■ Requirement: Count the lines in the records below that contain the word "scientific", and give only that count.

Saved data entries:
+-------+
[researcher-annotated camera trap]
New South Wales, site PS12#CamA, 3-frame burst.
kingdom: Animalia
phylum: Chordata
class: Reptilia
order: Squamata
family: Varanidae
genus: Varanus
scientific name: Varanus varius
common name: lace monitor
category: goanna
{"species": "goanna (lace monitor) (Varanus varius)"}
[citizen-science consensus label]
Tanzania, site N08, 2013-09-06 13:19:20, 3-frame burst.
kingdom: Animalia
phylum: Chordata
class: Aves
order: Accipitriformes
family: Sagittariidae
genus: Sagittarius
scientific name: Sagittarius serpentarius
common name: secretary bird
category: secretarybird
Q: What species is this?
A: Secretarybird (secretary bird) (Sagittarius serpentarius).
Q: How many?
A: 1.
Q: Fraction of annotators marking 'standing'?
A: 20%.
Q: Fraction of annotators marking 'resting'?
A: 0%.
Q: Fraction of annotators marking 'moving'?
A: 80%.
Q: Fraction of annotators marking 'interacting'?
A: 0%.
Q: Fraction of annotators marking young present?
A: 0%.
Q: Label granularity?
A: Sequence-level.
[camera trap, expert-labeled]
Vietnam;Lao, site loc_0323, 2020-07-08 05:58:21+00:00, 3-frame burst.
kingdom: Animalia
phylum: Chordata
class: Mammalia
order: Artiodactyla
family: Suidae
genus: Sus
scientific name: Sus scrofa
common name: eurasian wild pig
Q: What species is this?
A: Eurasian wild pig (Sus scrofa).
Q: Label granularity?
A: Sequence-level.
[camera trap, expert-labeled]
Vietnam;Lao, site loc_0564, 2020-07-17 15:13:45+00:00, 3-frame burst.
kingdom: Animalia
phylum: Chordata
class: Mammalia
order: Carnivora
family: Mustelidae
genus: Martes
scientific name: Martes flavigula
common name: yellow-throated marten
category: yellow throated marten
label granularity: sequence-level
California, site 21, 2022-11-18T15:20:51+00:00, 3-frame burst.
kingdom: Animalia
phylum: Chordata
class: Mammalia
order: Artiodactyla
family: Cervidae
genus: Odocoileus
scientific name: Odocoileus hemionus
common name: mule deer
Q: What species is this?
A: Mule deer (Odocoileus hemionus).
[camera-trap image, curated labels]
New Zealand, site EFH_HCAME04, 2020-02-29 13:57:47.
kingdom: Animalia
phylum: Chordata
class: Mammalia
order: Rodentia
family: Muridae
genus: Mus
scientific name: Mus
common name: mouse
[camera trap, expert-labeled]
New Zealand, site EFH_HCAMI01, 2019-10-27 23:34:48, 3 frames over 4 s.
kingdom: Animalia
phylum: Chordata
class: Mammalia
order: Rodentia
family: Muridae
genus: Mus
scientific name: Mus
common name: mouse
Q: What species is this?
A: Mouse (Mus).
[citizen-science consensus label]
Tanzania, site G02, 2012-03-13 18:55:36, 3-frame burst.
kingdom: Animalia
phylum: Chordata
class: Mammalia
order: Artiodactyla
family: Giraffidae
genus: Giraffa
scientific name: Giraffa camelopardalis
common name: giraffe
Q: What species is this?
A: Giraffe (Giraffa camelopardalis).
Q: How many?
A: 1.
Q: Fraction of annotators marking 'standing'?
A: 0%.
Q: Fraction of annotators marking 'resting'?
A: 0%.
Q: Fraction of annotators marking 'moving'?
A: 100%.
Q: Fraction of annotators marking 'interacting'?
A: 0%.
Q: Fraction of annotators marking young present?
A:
+-------+
■ Exercise result: 8